--- START ---

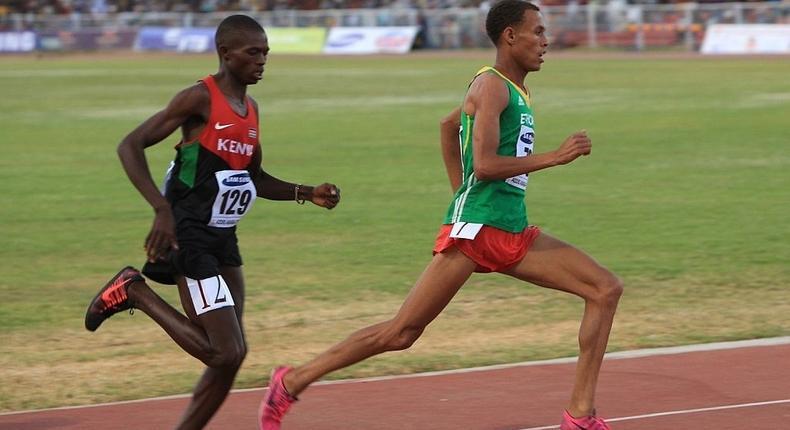 Kenyan Gilbert Kwemoi (Left) and Ethiopian Bekele Ayele Demoz run during the 12th African Juniors Athletics Championships in Addis Ababa, Ethiopia, on March 6, 2015. (Photo by Orhan Karsli/Anadolu Agency/Getty Images)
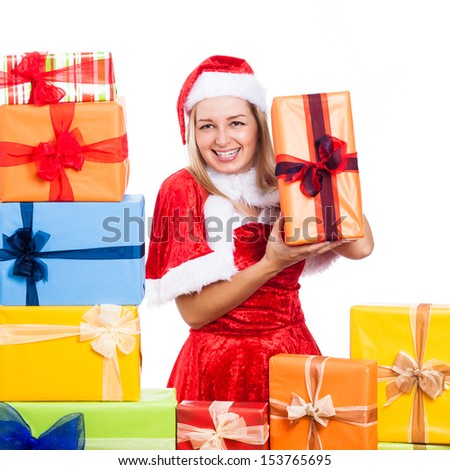Cheerful Christmas woman with many presents, isolated on white background. - stock photo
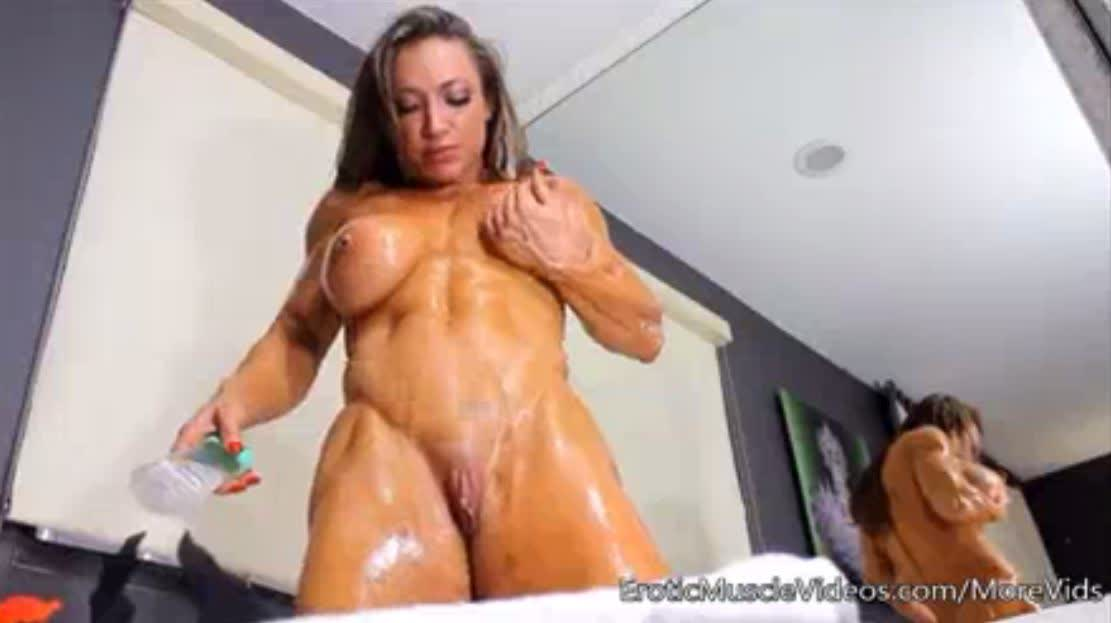 Lubricating the sexual muscles of a beautiful bodybuilder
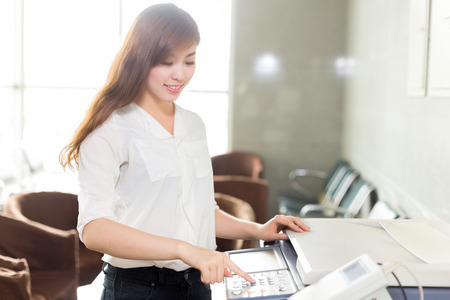 asian beautiful woman using printer in office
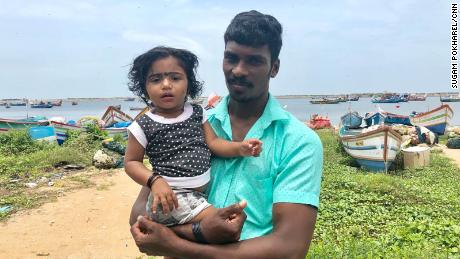 Fisherman Arun Michael with his daughter, Andrea Marie, after he and other rescuers evacuated more than 1,500 people over three days.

--- END ---

> Work item: Find the line that has "Cheerful Christmas woman" in the listing, then retype it and each later line up to the last, exactly. Leave pictures out.

> Response area:
Cheerful Christmas woman with many presents, isolated on white background. - stock photo
 Lubricating the sexual muscles of a beautiful bodybuilder
 asian beautiful woman using printer in office
 Fisherman Arun Michael with his daughter, Andrea Marie, after he and other rescuers evacuated more than 1,500 people over three days.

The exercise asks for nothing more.